A team led by National Taiwan University geology professor Shen Chuan-chou (沈川洲) studied the relationship between the movement of the western Pacific Intertropical Convergence Zone (ITCZ) — a weather system that encompasses the planet’s heaviest rain belt, which migrates meridionally with the seasonal angle of the sun — and changes in the Earth’s axial tilt and the shape of its orbit.
A small displacement in the position of the ITCZ can cause dramatic changes in hydrology and the frequency of extreme weather events, such as droughts, floods and tropical cyclones, Shen said, adding that the collapse of the Mayan civilization and several Chinese dynasties have been attributed to persistent droughts associated with ITCZ migrations.
The team collected marine sedimentary sequence off the eastern coast of Papua New Guinea to reconstruct a tropical precipitation record from the Southern Hemisphere covering the past 282,000 years, inferring that the migration of the ITCZ is heavily conditioned by the Earth’s axial tilt, Shen said.
The axial tilt is the angle between the Earth’s rotational and orbital axes, oscillating between 22.1o and 24.5o on a 41,000-year cycle, and is currently at 23.44o and decreasing.
When the axial tilt is high, high-altitude areas in the north hemisphere receive less sunlight, causing the establishment of a strong Siberian high-pressure structure and East Asian winter monsoon system, resulting in the southward shift of the ITCZ rain belt to the southernmost position in boreal winter to increase precipitation in northern Australia, Shen said.
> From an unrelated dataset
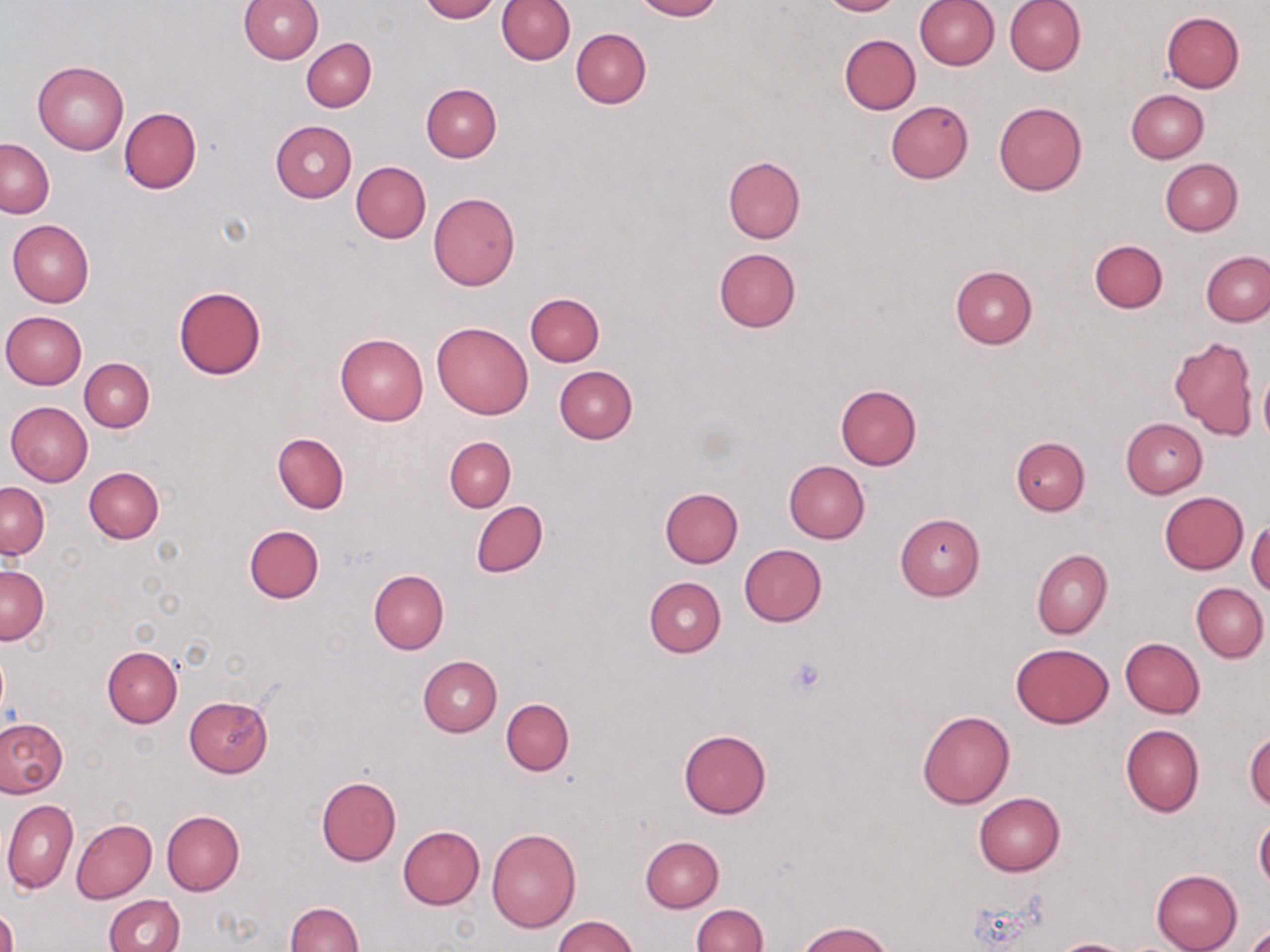
Approximate bounding boxes as (x1, y1, x2, y2) in pixels. Platelet locations: (786, 656, 830, 700). Uninfected red blood cell locations: (239, 0, 323, 63), (419, 0, 501, 22), (496, 0, 575, 65), (630, 0, 721, 20), (820, 0, 901, 15), (914, 0, 999, 71), (1005, 0, 1085, 75), (1162, 12, 1244, 92), (571, 28, 651, 108), (839, 34, 920, 114), (302, 38, 376, 112), (33, 60, 129, 154), (422, 84, 502, 162), (1126, 89, 1208, 162), (885, 101, 973, 183), (994, 101, 1087, 195), (119, 108, 201, 194), (270, 121, 357, 202), (1, 139, 54, 218), (723, 157, 805, 244), (1161, 158, 1243, 235), (351, 161, 431, 243), (429, 192, 520, 290), (8, 219, 94, 307), (1089, 240, 1167, 313), (714, 248, 800, 331), (1202, 253, 1270, 325), (951, 265, 1037, 348), (174, 286, 266, 379), (525, 293, 604, 366), (1, 310, 87, 388), (431, 321, 534, 420), (336, 333, 429, 424), (1169, 334, 1258, 439), (79, 357, 154, 431), (554, 366, 638, 443), (1258, 372, 1270, 446), (834, 383, 921, 469), (6, 401, 93, 485), (1121, 418, 1207, 497), (273, 432, 349, 513), (444, 436, 515, 511), (1012, 437, 1089, 515), (784, 461, 870, 543), (84, 467, 163, 543), (1, 481, 49, 558), (660, 487, 743, 567), (1159, 492, 1248, 574), (471, 501, 548, 576), (895, 513, 984, 600), (1247, 520, 1270, 595), (243, 525, 323, 603), (739, 543, 826, 626), (1031, 549, 1111, 638), (0, 566, 48, 644), (368, 570, 449, 654), (644, 576, 727, 657), (1191, 582, 1268, 662), (1121, 638, 1205, 718), (1010, 644, 1114, 728), (102, 647, 182, 727), (418, 655, 502, 737), (184, 696, 273, 776), (501, 698, 573, 775), (917, 711, 1014, 808), (0, 717, 69, 798), (1120, 724, 1204, 817), (678, 728, 772, 818), (1246, 730, 1269, 812), (316, 776, 401, 865), (974, 792, 1065, 876), (2, 799, 78, 894), (161, 811, 243, 895), (72, 819, 157, 902), (1255, 819, 1270, 893), (397, 826, 485, 910), (487, 828, 580, 932), (641, 836, 724, 912), (1150, 869, 1242, 952), (104, 894, 185, 952), (285, 901, 363, 952), (690, 904, 767, 952), (0, 906, 18, 952), (552, 915, 639, 952), (799, 922, 893, 952), (1246, 924, 1270, 951), (1050, 939, 1136, 952). Slide-level diagnosis: negative for blood parasites. 1000x magnification. May-Grünwald-Giemsa stain. Light microscopy. One field of a larger specimen. Image is 1270×952 pixels. Thin blood smear.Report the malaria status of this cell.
When the axial tilt is low, the north hemisphere receives more sunlight and northerly winds are not as strong, resulting is weaker cross-equatorial movement of the ITCZ, causing the rain belt to stay in the north, with northern Australia receiving less rainfall while Papua New Guinea experiences enormous precipitation, he said.
The current build-up of atmospheric greenhouse gases has the potential to affect the future position of the ITCZ and weather patterns, and the research could enable the understanding of long-term natural variability for predicting future ITCZ migration, he said.